• Exercise:
From the entries below, print exactly the span beginning with the line holding "Houston Rockets guard" and ending with the line holding "Pizza on a wood", endpoints included, and skip any pictures.
====== Data records
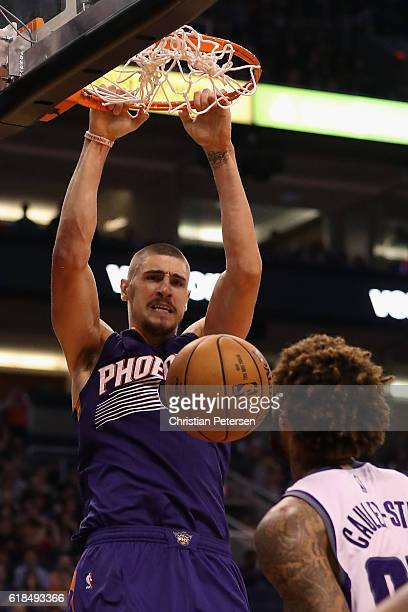 Alex Len of the Phoenix Suns slam dunks the ball against the Sacramento Kings during the second half of the NBA game at Talking Stick Resort Arena on...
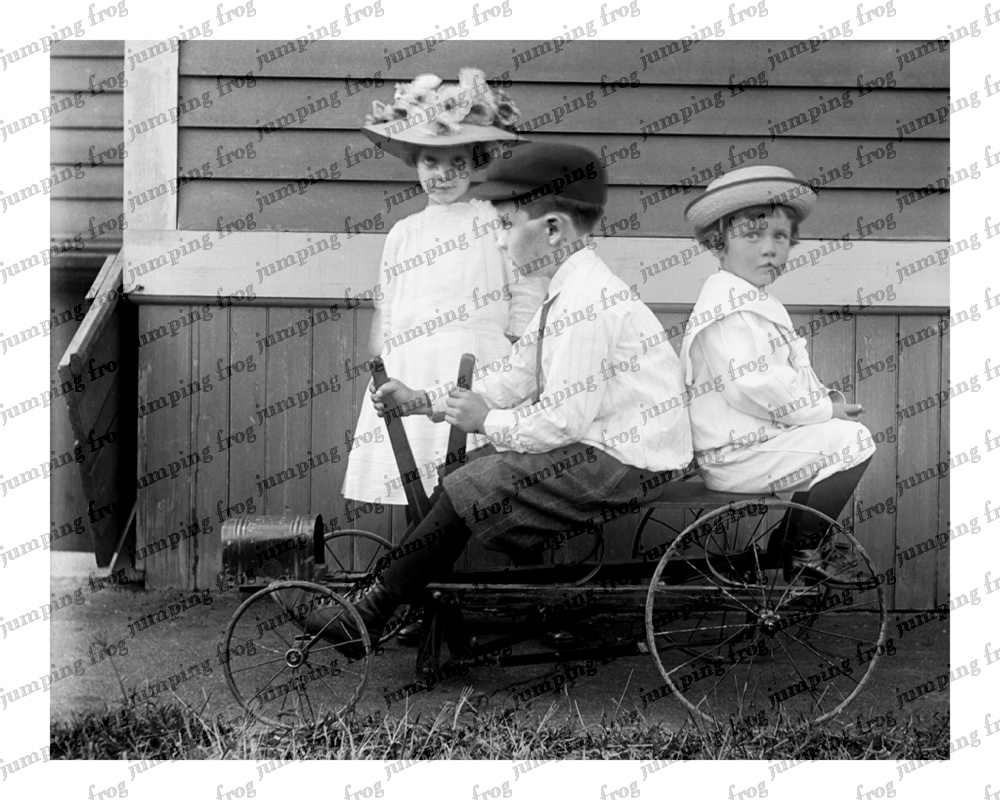 3 kids 3 hats 2 on lever-driven go cart 8x10 ca 1890s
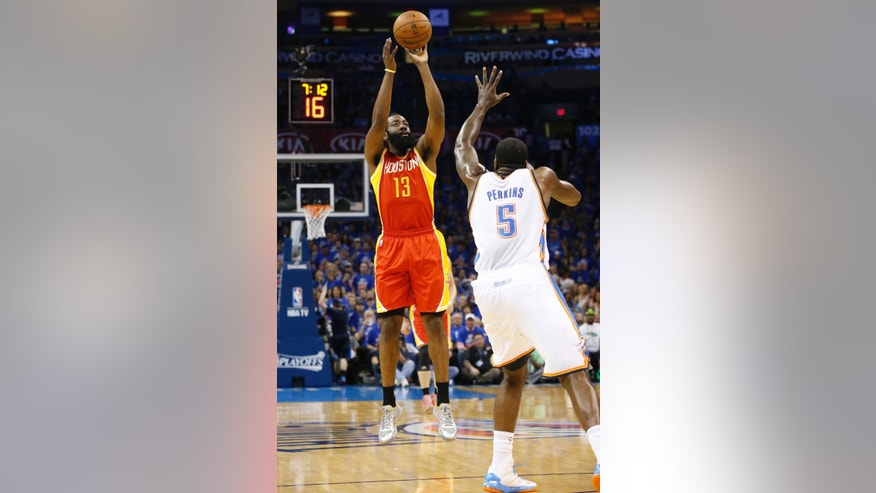 Houston Rockets guard James Harden (13) shoots over Oklahoma City Thunder center Kendrick Perkins (5) in the first quarter of Game 5 of a first-round NBA basketball playoff series in Oklahoma City, Wednesday, May 1, 2013. (AP Photo/Sue Ogrocki)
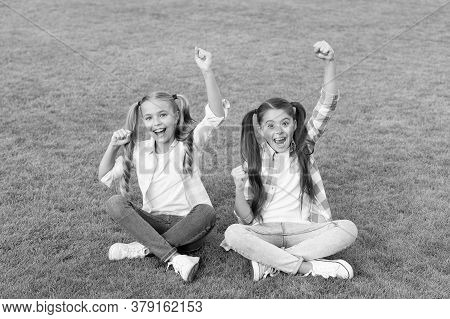 Lets Celebrate. Happy Kids Make Winner Gestures. Little Children Celebrate On Green Grass. Celebrati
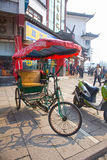 CirkuleringsRickshaw i en upptagen gata, Zhujiajiao, Kina Royaltyfri Bild
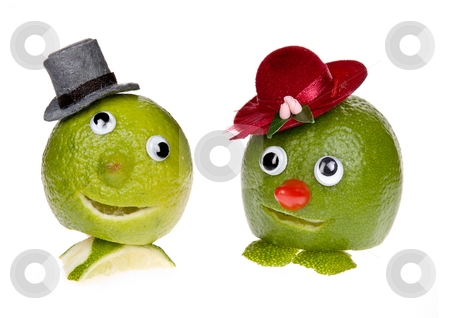Fruit faces stock photo, Funny fruit with face, googly eyes and hat by Anneke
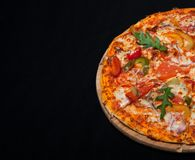 Pizza on a wood board with a copy of the place on a black background Stock Images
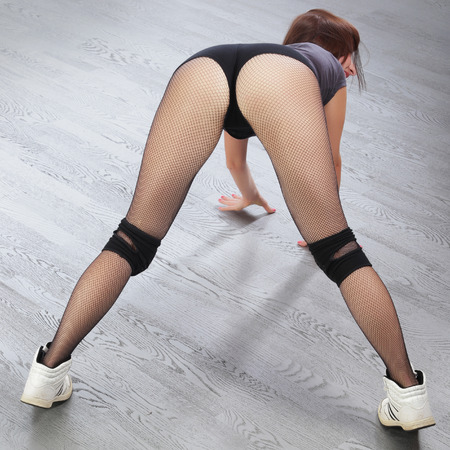 pant: close-up sexy redhead girl showing sports buttocks on a background of gray flooring studio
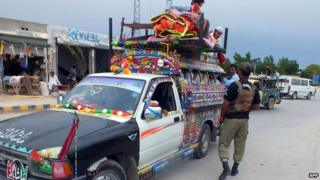 Pakistani soldier inspects truck loaded with belongings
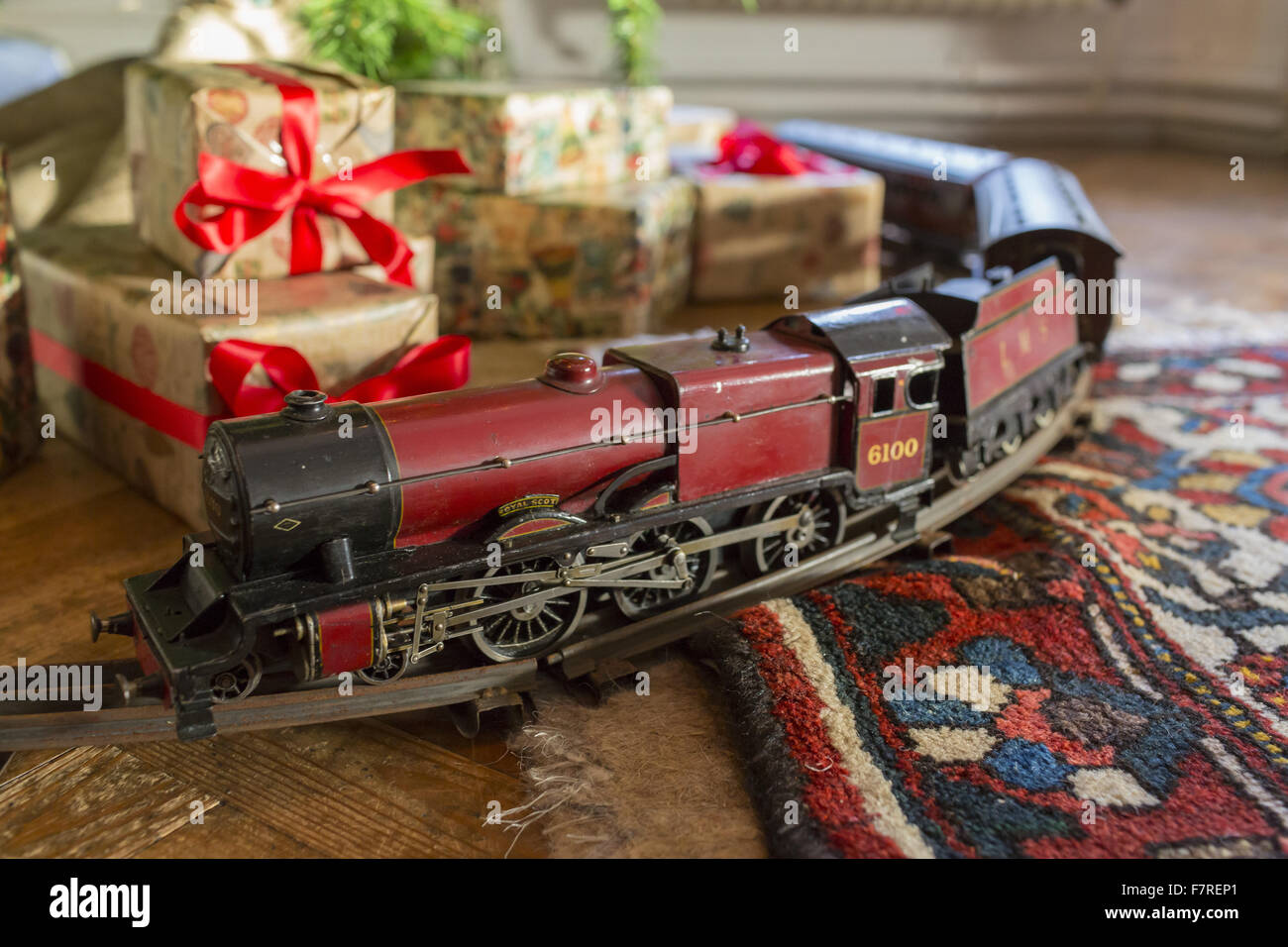 Christmas Model Railway.Christmas Gifts And A Model Train On A Circular Track On
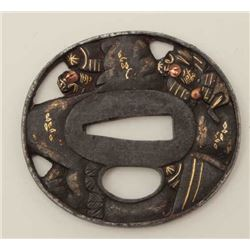 A good iron tsuba beautifully chiseled and  pierced with elaborate scene of two samurai  in mountain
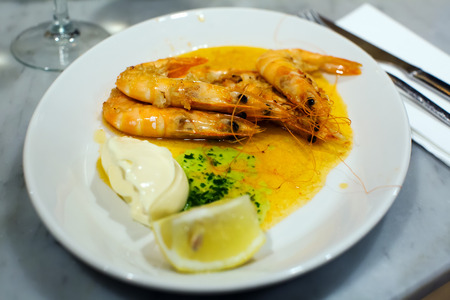 ready to eat served in the restaurant cooked prawns with souse Stock Photo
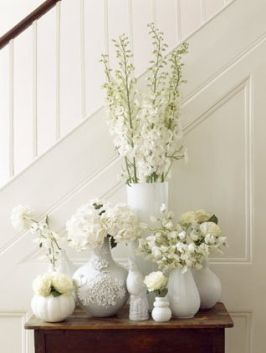All white - different flowers with different vases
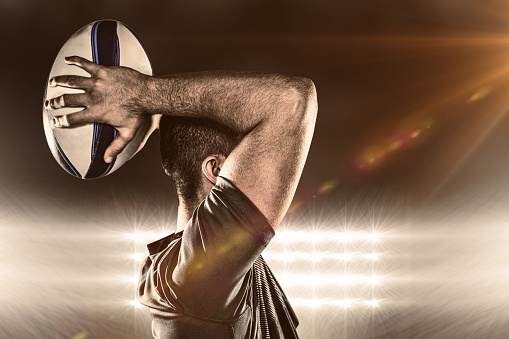 Composite image of rugby player throwing ball 490664806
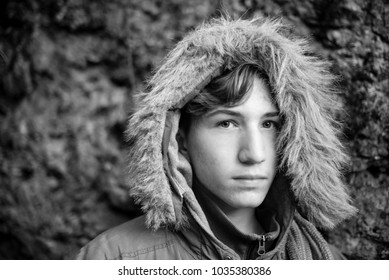 serious boy portrait with winter clothings - black and white photo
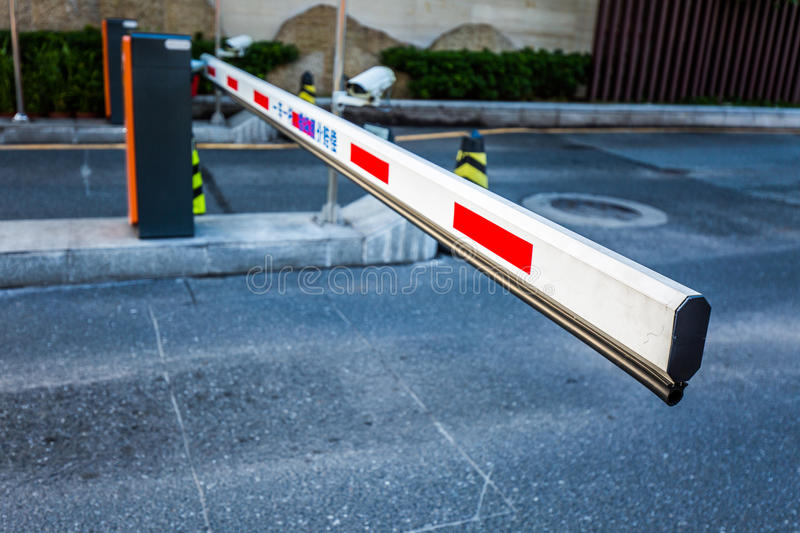Parking barriers. Some parking lot gates - exit and entrance in red and white royalty free stock photography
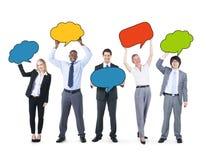 Affärsfolk som rymmer färgrika anförandebubblor Arkivfoton
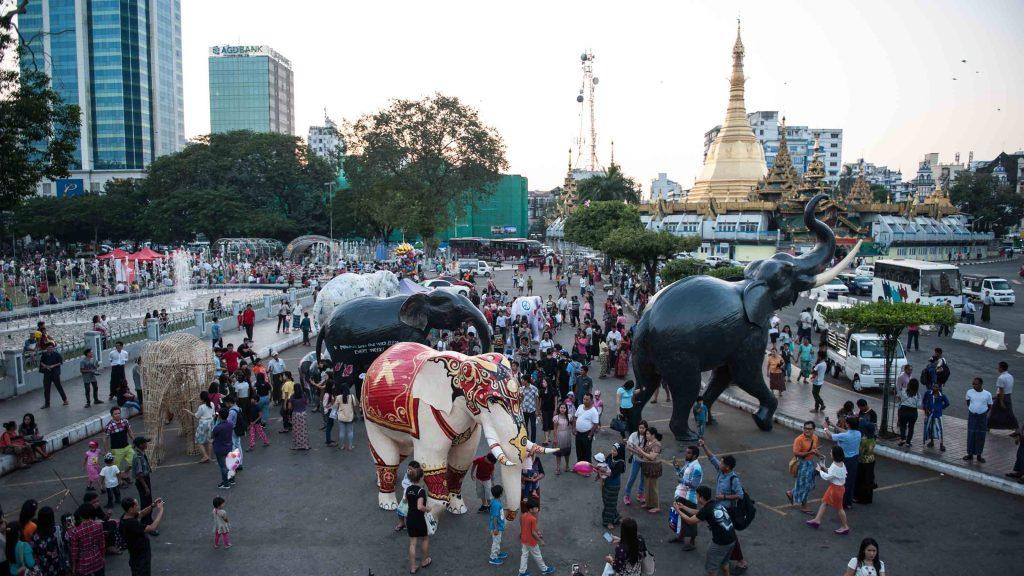 People enjoy elephant sculptures displayed at Maha Bandoola Park near Sule Pagoda in downtown Yangon.Photo: Supplied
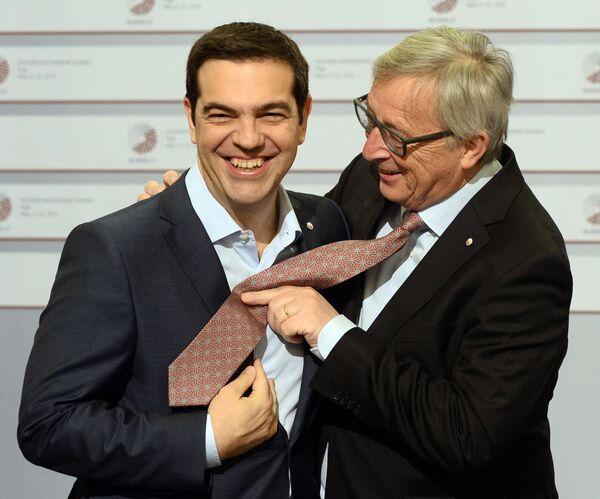 Il primo ministro greco Alexis Tsipras e il presidente della Commissione europea Jean-Claude Juncker scherzano sulla cravatta nel secondo giorno del vertice dell'Unione europea, il 22 maggio 2015 - Sputnik Italia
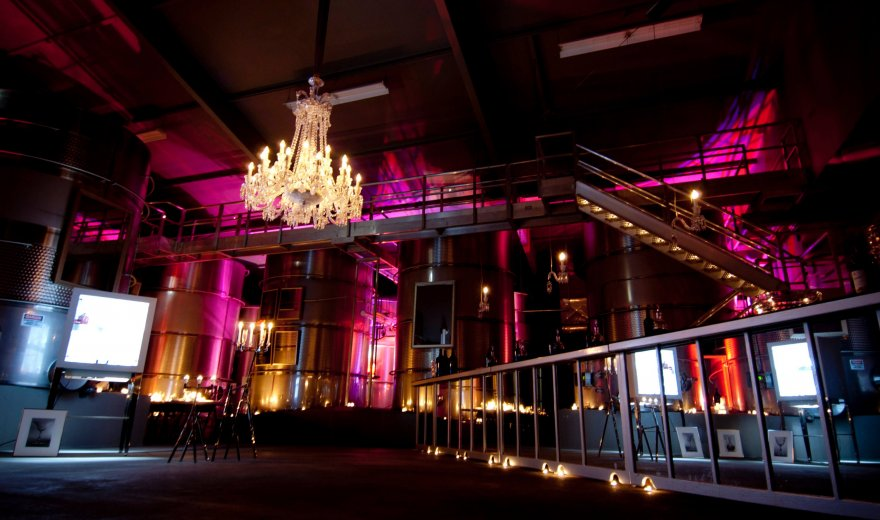 modern, dimly-lit winery with pink and yellow lights, steel bars, and chandelier hanging from the ceiling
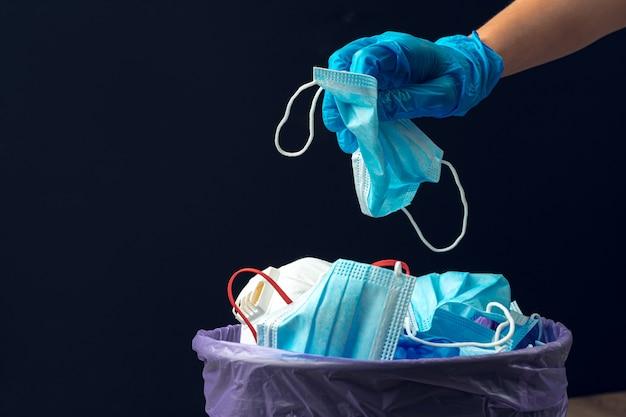 Ręczne oddawanie używanej brudnej maski chirurgicznej do kosza na śmieci z bliska
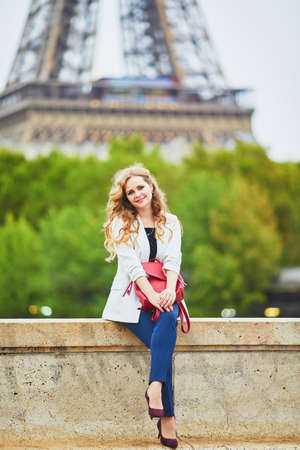 Young woman with long blond curly hair in Paris, France. Beautiful tourist in white jacket near the Eiffel tower, on the Seine embankment Standard-Bild - 132470637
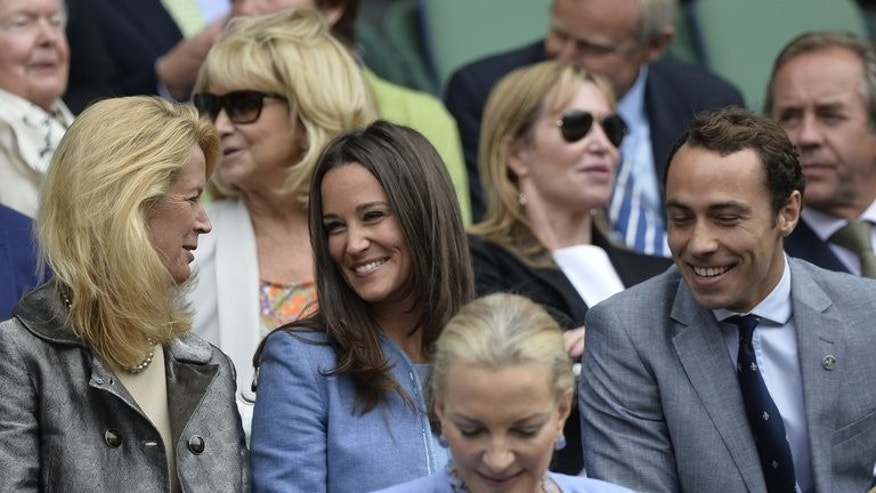Pippa (C) and James Middleton, sister and brother of Catherine, Duchess of Cambridge, watch the play at the 2013 Wimbledon Championships, on June 24, 2013. Britain's royal baby will spend a childhood mostly surrounded by the stiff grandeur of the palace, but the Middletons could offer a touch of normality.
============
• Result:
 Houston Rockets guard James Harden (13) shoots over Oklahoma City Thunder center Kendrick Perkins (5) in the first quarter of Game 5 of a first-round NBA basketball playoff series in Oklahoma City, Wednesday, May 1, 2013. (AP Photo/Sue Ogrocki)
 Lets Celebrate. Happy Kids Make Winner Gestures. Little Children Celebrate On Green Grass. Celebrati
 CirkuleringsRickshaw i en upptagen gata, Zhujiajiao, Kina Royaltyfri Bild
Fruit faces stock photo, Funny fruit with face, googly eyes and hat by Anneke
 Pizza on a wood board with a copy of the place on a black background Stock Images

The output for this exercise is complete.